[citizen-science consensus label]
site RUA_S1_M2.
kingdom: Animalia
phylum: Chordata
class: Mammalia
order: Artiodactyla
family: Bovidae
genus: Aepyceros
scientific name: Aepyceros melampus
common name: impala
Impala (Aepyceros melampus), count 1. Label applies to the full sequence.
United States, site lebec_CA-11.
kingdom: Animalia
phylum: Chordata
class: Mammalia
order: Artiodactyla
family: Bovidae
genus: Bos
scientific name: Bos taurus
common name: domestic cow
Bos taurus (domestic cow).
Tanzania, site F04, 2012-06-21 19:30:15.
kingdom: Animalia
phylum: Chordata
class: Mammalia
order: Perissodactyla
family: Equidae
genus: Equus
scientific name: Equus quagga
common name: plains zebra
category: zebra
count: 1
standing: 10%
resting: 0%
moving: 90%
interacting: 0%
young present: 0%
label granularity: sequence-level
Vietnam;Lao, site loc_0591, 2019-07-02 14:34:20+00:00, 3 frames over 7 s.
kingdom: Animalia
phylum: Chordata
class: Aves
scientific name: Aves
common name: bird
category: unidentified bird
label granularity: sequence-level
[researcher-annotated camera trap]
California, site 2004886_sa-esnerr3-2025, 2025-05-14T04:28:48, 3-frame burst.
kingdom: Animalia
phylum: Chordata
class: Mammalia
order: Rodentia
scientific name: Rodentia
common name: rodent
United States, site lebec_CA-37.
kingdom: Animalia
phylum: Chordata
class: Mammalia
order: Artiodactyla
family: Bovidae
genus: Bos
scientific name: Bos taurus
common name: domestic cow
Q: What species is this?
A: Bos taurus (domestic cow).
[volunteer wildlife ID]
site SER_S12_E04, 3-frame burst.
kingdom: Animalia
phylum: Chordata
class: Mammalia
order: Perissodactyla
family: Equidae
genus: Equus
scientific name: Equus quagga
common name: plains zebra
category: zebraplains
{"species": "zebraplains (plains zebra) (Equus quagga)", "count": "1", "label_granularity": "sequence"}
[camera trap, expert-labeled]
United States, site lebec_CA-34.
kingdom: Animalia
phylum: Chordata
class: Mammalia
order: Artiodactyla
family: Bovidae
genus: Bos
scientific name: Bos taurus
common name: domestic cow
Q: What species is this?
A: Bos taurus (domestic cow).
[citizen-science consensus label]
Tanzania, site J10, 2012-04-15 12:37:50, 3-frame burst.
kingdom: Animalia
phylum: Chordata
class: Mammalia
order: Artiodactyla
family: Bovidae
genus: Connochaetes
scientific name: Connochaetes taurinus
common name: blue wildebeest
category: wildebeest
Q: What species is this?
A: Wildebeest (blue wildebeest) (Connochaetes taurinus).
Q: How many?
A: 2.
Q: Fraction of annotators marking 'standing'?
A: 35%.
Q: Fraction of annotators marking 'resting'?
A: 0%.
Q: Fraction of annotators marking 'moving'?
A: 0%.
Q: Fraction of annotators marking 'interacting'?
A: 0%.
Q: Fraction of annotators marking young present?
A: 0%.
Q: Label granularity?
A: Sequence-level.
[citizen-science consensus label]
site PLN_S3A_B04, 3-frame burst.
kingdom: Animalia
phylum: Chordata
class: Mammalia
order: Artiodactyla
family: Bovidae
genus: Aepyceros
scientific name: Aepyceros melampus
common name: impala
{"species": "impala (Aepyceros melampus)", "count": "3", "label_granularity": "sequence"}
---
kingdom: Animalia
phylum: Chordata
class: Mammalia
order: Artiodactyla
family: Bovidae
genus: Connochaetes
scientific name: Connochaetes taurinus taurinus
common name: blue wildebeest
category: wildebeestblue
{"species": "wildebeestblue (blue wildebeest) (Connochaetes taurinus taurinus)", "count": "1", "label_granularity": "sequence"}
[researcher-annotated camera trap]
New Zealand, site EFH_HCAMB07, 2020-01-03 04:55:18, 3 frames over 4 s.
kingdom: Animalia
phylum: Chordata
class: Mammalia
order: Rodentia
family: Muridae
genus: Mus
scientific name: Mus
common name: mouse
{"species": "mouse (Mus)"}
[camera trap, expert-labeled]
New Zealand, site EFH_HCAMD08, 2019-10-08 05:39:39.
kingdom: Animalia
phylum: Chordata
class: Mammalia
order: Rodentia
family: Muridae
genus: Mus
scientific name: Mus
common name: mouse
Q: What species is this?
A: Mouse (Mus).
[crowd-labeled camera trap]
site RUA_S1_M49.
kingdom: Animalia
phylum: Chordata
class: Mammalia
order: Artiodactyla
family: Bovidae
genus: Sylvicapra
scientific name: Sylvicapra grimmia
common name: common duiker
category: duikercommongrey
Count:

Try it: Please copy exactly the lines from the first line of the records above through the line containing "[volunteer wildlife ID]", including both, and nothing more.

Reply:
[citizen-science consensus label]
site RUA_S1_M2.
kingdom: Animalia
phylum: Chordata
class: Mammalia
order: Artiodactyla
family: Bovidae
genus: Aepyceros
scientific name: Aepyceros melampus
common name: impala
Impala (Aepyceros melampus), count 1. Label applies to the full sequence.
United States, site lebec_CA-11.
kingdom: Animalia
phylum: Chordata
class: Mammalia
order: Artiodactyla
family: Bovidae
genus: Bos
scientific name: Bos taurus
common name: domestic cow
Bos taurus (domestic cow).
Tanzania, site F04, 2012-06-21 19:30:15.
kingdom: Animalia
phylum: Chordata
class: Mammalia
order: Perissodactyla
family: Equidae
genus: Equus
scientific name: Equus quagga
common name: plains zebra
category: zebra
count: 1
standing: 10%
resting: 0%
moving: 90%
interacting: 0%
young present: 0%
label granularity: sequence-level
Vietnam;Lao, site loc_0591, 2019-07-02 14:34:20+00:00, 3 frames over 7 s.
kingdom: Animalia
phylum: Chordata
class: Aves
scientific name: Aves
common name: bird
category: unidentified bird
label granularity: sequence-level
[researcher-annotated camera trap]
California, site 2004886_sa-esnerr3-2025, 2025-05-14T04:28:48, 3-frame burst.
kingdom: Animalia
phylum: Chordata
class: Mammalia
order: Rodentia
scientific name: Rodentia
common name: rodent
United States, site lebec_CA-37.
kingdom: Animalia
phylum: Chordata
class: Mammalia
order: Artiodactyla
family: Bovidae
genus: Bos
scientific name: Bos taurus
common name: domestic cow
Q: What species is this?
A: Bos taurus (domestic cow).
[volunteer wildlife ID]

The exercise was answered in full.